### PROVIDED ENTRIES
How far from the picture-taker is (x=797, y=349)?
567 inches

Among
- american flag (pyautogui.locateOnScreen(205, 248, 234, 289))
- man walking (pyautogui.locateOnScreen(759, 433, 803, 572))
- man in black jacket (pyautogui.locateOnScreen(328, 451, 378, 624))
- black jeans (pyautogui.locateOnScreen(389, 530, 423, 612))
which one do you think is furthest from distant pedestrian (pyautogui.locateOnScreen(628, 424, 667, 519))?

### WORK INSTRUCTIONS
Write out all the records again, substituting "farthest" for "furthest" and leaving everything else unchanged.

### IN RESPONSE
How far from the picture-taker is (x=797, y=349)?
567 inches

Among
- american flag (pyautogui.locateOnScreen(205, 248, 234, 289))
- man walking (pyautogui.locateOnScreen(759, 433, 803, 572))
- man in black jacket (pyautogui.locateOnScreen(328, 451, 378, 624))
- black jeans (pyautogui.locateOnScreen(389, 530, 423, 612))
which one do you think is farthest from distant pedestrian (pyautogui.locateOnScreen(628, 424, 667, 519))?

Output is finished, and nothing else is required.